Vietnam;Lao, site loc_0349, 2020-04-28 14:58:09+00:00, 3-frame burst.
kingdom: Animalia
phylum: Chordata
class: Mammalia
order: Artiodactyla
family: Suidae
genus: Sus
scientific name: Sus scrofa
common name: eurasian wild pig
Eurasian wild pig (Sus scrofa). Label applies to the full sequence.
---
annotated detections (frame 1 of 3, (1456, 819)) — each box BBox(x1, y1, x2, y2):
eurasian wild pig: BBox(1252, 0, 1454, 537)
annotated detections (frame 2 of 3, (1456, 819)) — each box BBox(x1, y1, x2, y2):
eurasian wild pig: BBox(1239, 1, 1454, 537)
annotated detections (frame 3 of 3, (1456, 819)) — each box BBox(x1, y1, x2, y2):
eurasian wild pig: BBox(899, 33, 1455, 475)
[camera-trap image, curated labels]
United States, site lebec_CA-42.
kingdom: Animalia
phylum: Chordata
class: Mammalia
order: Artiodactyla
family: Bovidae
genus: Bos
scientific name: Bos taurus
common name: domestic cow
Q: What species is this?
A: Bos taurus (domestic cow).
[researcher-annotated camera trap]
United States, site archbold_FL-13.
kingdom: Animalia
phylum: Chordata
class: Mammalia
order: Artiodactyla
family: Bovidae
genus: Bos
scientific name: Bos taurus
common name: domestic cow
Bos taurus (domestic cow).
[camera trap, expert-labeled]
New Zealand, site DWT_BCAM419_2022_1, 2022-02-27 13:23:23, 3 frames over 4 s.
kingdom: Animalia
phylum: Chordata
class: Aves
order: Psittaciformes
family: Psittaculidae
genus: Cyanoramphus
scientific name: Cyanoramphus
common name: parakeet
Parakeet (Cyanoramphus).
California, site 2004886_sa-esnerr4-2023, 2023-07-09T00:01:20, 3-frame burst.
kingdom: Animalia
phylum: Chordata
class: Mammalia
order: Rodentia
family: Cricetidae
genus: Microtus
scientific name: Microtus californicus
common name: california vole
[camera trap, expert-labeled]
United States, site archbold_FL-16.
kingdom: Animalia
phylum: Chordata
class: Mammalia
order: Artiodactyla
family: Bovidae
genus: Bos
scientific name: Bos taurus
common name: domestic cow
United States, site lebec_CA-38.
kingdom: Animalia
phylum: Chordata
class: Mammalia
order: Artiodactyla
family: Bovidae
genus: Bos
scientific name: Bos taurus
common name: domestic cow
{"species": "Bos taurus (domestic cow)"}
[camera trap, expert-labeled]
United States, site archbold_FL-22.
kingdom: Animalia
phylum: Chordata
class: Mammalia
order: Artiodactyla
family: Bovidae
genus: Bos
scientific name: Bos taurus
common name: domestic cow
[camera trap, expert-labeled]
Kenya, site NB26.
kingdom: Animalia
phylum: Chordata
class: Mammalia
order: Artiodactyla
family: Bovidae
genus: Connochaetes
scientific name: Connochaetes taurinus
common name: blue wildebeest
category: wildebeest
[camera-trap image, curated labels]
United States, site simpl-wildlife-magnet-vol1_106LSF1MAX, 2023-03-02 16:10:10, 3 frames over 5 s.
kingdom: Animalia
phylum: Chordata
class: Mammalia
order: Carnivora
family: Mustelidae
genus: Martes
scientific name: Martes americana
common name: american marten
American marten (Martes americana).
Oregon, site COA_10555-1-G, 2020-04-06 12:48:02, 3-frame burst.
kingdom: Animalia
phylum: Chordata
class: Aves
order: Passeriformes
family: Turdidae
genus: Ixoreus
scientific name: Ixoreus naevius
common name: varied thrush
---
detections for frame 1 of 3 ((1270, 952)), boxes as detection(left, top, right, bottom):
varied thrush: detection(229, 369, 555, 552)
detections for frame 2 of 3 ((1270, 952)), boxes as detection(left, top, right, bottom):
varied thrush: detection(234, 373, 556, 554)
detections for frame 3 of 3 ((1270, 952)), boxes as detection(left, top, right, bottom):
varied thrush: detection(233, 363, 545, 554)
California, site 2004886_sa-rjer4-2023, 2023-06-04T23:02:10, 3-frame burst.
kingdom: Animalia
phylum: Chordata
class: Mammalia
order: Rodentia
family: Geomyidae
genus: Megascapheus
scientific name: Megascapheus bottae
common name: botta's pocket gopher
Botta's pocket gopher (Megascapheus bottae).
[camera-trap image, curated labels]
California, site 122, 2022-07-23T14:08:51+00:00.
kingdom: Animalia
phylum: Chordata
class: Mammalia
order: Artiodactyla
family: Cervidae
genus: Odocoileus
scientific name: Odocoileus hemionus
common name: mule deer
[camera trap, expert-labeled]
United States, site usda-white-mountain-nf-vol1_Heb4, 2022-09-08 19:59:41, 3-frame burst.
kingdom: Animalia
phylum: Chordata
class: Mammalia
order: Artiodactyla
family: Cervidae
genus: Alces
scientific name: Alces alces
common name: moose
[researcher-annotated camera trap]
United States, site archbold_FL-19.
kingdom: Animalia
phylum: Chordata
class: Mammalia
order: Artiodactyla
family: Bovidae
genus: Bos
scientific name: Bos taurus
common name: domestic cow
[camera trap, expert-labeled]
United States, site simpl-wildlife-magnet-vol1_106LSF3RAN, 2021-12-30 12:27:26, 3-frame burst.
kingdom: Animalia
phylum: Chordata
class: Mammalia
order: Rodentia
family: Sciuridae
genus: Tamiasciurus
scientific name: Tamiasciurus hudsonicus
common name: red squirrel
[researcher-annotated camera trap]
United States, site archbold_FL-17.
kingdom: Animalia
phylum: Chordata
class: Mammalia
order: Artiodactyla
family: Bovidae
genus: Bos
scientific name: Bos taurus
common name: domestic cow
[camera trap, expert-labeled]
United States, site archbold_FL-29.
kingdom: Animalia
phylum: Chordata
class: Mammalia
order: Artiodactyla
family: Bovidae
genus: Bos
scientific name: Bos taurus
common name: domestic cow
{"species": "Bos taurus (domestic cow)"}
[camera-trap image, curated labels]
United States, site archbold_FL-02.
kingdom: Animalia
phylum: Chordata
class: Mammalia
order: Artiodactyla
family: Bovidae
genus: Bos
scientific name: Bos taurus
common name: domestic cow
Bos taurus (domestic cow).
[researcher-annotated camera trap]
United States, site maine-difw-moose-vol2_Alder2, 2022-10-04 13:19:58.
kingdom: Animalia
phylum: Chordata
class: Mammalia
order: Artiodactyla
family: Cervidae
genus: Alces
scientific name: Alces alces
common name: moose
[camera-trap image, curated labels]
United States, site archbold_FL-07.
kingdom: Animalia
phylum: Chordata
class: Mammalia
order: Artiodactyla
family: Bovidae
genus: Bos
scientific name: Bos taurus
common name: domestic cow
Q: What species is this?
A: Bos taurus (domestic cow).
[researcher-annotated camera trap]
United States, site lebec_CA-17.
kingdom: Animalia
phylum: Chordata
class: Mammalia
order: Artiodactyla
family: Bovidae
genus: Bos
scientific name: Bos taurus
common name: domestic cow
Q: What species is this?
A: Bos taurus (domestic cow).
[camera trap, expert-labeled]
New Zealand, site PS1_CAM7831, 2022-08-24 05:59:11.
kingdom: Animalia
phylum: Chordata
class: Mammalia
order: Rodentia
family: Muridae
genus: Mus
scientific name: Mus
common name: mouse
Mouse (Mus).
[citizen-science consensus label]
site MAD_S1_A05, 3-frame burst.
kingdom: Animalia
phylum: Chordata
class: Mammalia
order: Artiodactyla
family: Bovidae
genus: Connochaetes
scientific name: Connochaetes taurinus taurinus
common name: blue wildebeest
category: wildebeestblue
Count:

Problem statement => The reply must contain each line of the material, reproduced faithfully.

Exercise response =>
Vietnam;Lao, site loc_0349, 2020-04-28 14:58:09+00:00, 3-frame burst.
kingdom: Animalia
phylum: Chordata
class: Mammalia
order: Artiodactyla
family: Suidae
genus: Sus
scientific name: Sus scrofa
common name: eurasian wild pig
Eurasian wild pig (Sus scrofa). Label applies to the full sequence.
---
annotated detections (frame 1 of 3, (1456, 819)) — each box BBox(x1, y1, x2, y2):
eurasian wild pig: BBox(1252, 0, 1454, 537)
annotated detections (frame 2 of 3, (1456, 819)) — each box BBox(x1, y1, x2, y2):
eurasian wild pig: BBox(1239, 1, 1454, 537)
annotated detections (frame 3 of 3, (1456, 819)) — each box BBox(x1, y1, x2, y2):
eurasian wild pig: BBox(899, 33, 1455, 475)
[camera-trap image, curated labels]
United States, site lebec_CA-42.
kingdom: Animalia
phylum: Chordata
class: Mammalia
order: Artiodactyla
family: Bovidae
genus: Bos
scientific name: Bos taurus
common name: domestic cow
Q: What species is this?
A: Bos taurus (domestic cow).
[researcher-annotated camera trap]
United States, site archbold_FL-13.
kingdom: Animalia
phylum: Chordata
class: Mammalia
order: Artiodactyla
family: Bovidae
genus: Bos
scientific name: Bos taurus
common name: domestic cow
Bos taurus (domestic cow).
[camera trap, expert-labeled]
New Zealand, site DWT_BCAM419_2022_1, 2022-02-27 13:23:23, 3 frames over 4 s.
kingdom: Animalia
phylum: Chordata
class: Aves
order: Psittaciformes
family: Psittaculidae
genus: Cyanoramphus
scientific name: Cyanoramphus
common name: parakeet
Parakeet (Cyanoramphus).
California, site 2004886_sa-esnerr4-2023, 2023-07-09T00:01:20, 3-frame burst.
kingdom: Animalia
phylum: Chordata
class: Mammalia
order: Rodentia
family: Cricetidae
genus: Microtus
scientific name: Microtus californicus
common name: california vole
[camera trap, expert-labeled]
United States, site archbold_FL-16.
kingdom: Animalia
phylum: Chordata
class: Mammalia
order: Artiodactyla
family: Bovidae
genus: Bos
scientific name: Bos taurus
common name: domestic cow
United States, site lebec_CA-38.
kingdom: Animalia
phylum: Chordata
class: Mammalia
order: Artiodactyla
family: Bovidae
genus: Bos
scientific name: Bos taurus
common name: domestic cow
{"species": "Bos taurus (domestic cow)"}
[camera trap, expert-labeled]
United States, site archbold_FL-22.
kingdom: Animalia
phylum: Chordata
class: Mammalia
order: Artiodactyla
family: Bovidae
genus: Bos
scientific name: Bos taurus
common name: domestic cow
[camera trap, expert-labeled]
Kenya, site NB26.
kingdom: Animalia
phylum: Chordata
class: Mammalia
order: Artiodactyla
family: Bovidae
genus: Connochaetes
scientific name: Connochaetes taurinus
common name: blue wildebeest
category: wildebeest
[camera-trap image, curated labels]
United States, site simpl-wildlife-magnet-vol1_106LSF1MAX, 2023-03-02 16:10:10, 3 frames over 5 s.
kingdom: Animalia
phylum: Chordata
class: Mammalia
order: Carnivora
family: Mustelidae
genus: Martes
scientific name: Martes americana
common name: american marten
American marten (Martes americana).
Oregon, site COA_10555-1-G, 2020-04-06 12:48:02, 3-frame burst.
kingdom: Animalia
phylum: Chordata
class: Aves
order: Passeriformes
family: Turdidae
genus: Ixoreus
scientific name: Ixoreus naevius
common name: varied thrush
---
detections for frame 1 of 3 ((1270, 952)), boxes as detection(left, top, right, bottom):
varied thrush: detection(229, 369, 555, 552)
detections for frame 2 of 3 ((1270, 952)), boxes as detection(left, top, right, bottom):
varied thrush: detection(234, 373, 556, 554)
detections for frame 3 of 3 ((1270, 952)), boxes as detection(left, top, right, bottom):
varied thrush: detection(233, 363, 545, 554)
California, site 2004886_sa-rjer4-2023, 2023-06-04T23:02:10, 3-frame burst.
kingdom: Animalia
phylum: Chordata
class: Mammalia
order: Rodentia
family: Geomyidae
genus: Megascapheus
scientific name: Megascapheus bottae
common name: botta's pocket gopher
Botta's pocket gopher (Megascapheus bottae).
[camera-trap image, curated labels]
California, site 122, 2022-07-23T14:08:51+00:00.
kingdom: Animalia
phylum: Chordata
class: Mammalia
order: Artiodactyla
family: Cervidae
genus: Odocoileus
scientific name: Odocoileus hemionus
common name: mule deer
[camera trap, expert-labeled]
United States, site usda-white-mountain-nf-vol1_Heb4, 2022-09-08 19:59:41, 3-frame burst.
kingdom: Animalia
phylum: Chordata
class: Mammalia
order: Artiodactyla
family: Cervidae
genus: Alces
scientific name: Alces alces
common name: moose
[researcher-annotated camera trap]
United States, site archbold_FL-19.
kingdom: Animalia
phylum: Chordata
class: Mammalia
order: Artiodactyla
family: Bovidae
genus: Bos
scientific name: Bos taurus
common name: domestic cow
[camera trap, expert-labeled]
United States, site simpl-wildlife-magnet-vol1_106LSF3RAN, 2021-12-30 12:27:26, 3-frame burst.
kingdom: Animalia
phylum: Chordata
class: Mammalia
order: Rodentia
family: Sciuridae
genus: Tamiasciurus
scientific name: Tamiasciurus hudsonicus
common name: red squirrel
[researcher-annotated camera trap]
United States, site archbold_FL-17.
kingdom: Animalia
phylum: Chordata
class: Mammalia
order: Artiodactyla
family: Bovidae
genus: Bos
scientific name: Bos taurus
common name: domestic cow
[camera trap, expert-labeled]
United States, site archbold_FL-29.
kingdom: Animalia
phylum: Chordata
class: Mammalia
order: Artiodactyla
family: Bovidae
genus: Bos
scientific name: Bos taurus
common name: domestic cow
{"species": "Bos taurus (domestic cow)"}
[camera-trap image, curated labels]
United States, site archbold_FL-02.
kingdom: Animalia
phylum: Chordata
class: Mammalia
order: Artiodactyla
family: Bovidae
genus: Bos
scientific name: Bos taurus
common name: domestic cow
Bos taurus (domestic cow).
[researcher-annotated camera trap]
United States, site maine-difw-moose-vol2_Alder2, 2022-10-04 13:19:58.
kingdom: Animalia
phylum: Chordata
class: Mammalia
order: Artiodactyla
family: Cervidae
genus: Alces
scientific name: Alces alces
common name: moose
[camera-trap image, curated labels]
United States, site archbold_FL-07.
kingdom: Animalia
phylum: Chordata
class: Mammalia
order: Artiodactyla
family: Bovidae
genus: Bos
scientific name: Bos taurus
common name: domestic cow
Q: What species is this?
A: Bos taurus (domestic cow).
[researcher-annotated camera trap]
United States, site lebec_CA-17.
kingdom: Animalia
phylum: Chordata
class: Mammalia
order: Artiodactyla
family: Bovidae
genus: Bos
scientific name: Bos taurus
common name: domestic cow
Q: What species is this?
A: Bos taurus (domestic cow).
[camera trap, expert-labeled]
New Zealand, site PS1_CAM7831, 2022-08-24 05:59:11.
kingdom: Animalia
phylum: Chordata
class: Mammalia
order: Rodentia
family: Muridae
genus: Mus
scientific name: Mus
common name: mouse
Mouse (Mus).
[citizen-science consensus label]
site MAD_S1_A05, 3-frame burst.
kingdom: Animalia
phylum: Chordata
class: Mammalia
order: Artiodactyla
family: Bovidae
genus: Connochaetes
scientific name: Connochaetes taurinus taurinus
common name: blue wildebeest
category: wildebeestblue
Count:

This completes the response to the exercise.